Denis Villeneuve continues his thrilling track record of one-word film masterpieces with a thinking person's alien ‘invasion’ scifi.
While it’s predictable to leap to superficial sci-fi comparisons, it’s fair to say Arrival is sure to attract the kind of audiences who enjoyed the cerebral smarts and soul-searching of Contact, Close Encounters and The Abyss, not to mention Christopher Nolan’s more recent Interstellar. Can Villeneuve match their ambition? Absolutely. Arrival emerges as one of the best science fiction films of the decade.
Yet for all its dazzling existential concepts and eerie alien aesthetic, this is a Denis Villeneuve film first and foremost and science fiction is the latest subject to undergo the director’s introspective and emotional deconstruction. The way the macrostory interweaves with the main character’s deeply personal life history will appeal to fans of the shattering Incendies, while almost hallucinatory moments of dreamlike memory will recall the eerie surealism of Enemy. It may not be a stretch to think of Villeneuve as the new Kubrick; each film he tackles is thematically different from the last, yet he manages to master whatever genre he approaches with effortless style that not even his cinematic peer Christopher Nolan has managed. Where Interstellar stumbled ever-so-slightly in it's attempts to meld emotion with physics, Arrival communicates its message confidently and effectively. And at it’s heart, Arrival is essentially all about communication; demonstrating that in the end, the way we communicate with each other as human beings is at least as important as how we would communicate with aliens.
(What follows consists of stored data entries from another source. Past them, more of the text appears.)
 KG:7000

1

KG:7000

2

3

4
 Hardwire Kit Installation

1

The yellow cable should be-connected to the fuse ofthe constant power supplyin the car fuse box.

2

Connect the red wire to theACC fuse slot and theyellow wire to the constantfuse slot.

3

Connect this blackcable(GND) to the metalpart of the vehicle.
Amy Adams, currently enjoying a golden age in her career, gives one of her best performances yet as linguist Louise; a person who’s life is tainted with tragedy yet has a gentile yet commanding presence; and who’s candid perspective cuts a swathe through the more militaristic or mathematical minds around her. She is the perfect person for the job, and Adams plays her with restrain and composure. Jeremy Renner’s amiable Ian Donnelly is a good foil for her; gently coaxing her out of herself with mild humour, while Forest Whitaker once again assumes the role of soft-centred authoritarian; their military overseer who cautiously aids and abets their methods while keeping less patient parties at bay.
As for the aliens themselves, the creative team have come up with one of the most believable depictions of extrasolar beings yet. To describe them would spoil some of the mystery; suffice to say they are sufficiently, and eerily, non-humanoid; enough to present unique communications challenges yet grounded enough to seem like they could exist biologically in this universe. Dwelling in huge monolithic discs with gravity defying technology, and communicating in arcane circular symbols, these beings entreat their human visitors inside their vessels for some intergalactic ‘abc’ providing the film’s most captivating moments. It’s hard to readily think of any better extraterrestrial examples in Hollywood fiction.
The ending might be divisive, and some might accuse it of falling into a similar trap as Contact or Interstellar in its emotional delivery and sentiment. Yet Villeneuve never allows it to tip fully over into saccharine or cliché and the twist in the story is dazzlingly simple and brilliant whether you see it coming or not (even though it makes some '5th dimensional' intellectual demands on audience suspension of disbelief).
The cinematography, it goes without saying, is breathtaking. Yet for Arrival Villeneuve has chosen to employ Bradford Young rather than his Prisoners/ Sicario collaborator Roger Deakins. Not that you’d readily notice Deakins' absence; Young dazzles with some spectacular and beautiful exterior wide shots especially those showcasing the monstrous alien ‘shells’. The visual effects too are understated yet stunningly realized; eschewing flamboyant showmanship in favour of something that feels both ethereal yet strangely tangible. Completing the set up is Johann Johannsson’s outlandish score that reprises some of Sicario’s grim percussion combined with a more gentle, otherworldly sound. It’s subtle and superb.
In summary, Villeneuve does it again with a destined-for-classic-status emotional odyssey that showcases the best of what science fiction has to offer: using breathtaking theoretical and imaginative concepts as a window through which to muse on the human condition. Arrival indicates that not only is the upcoming Blade Runner sequel in safe hands, it stands an actual chance of eclipsing it's predecessor.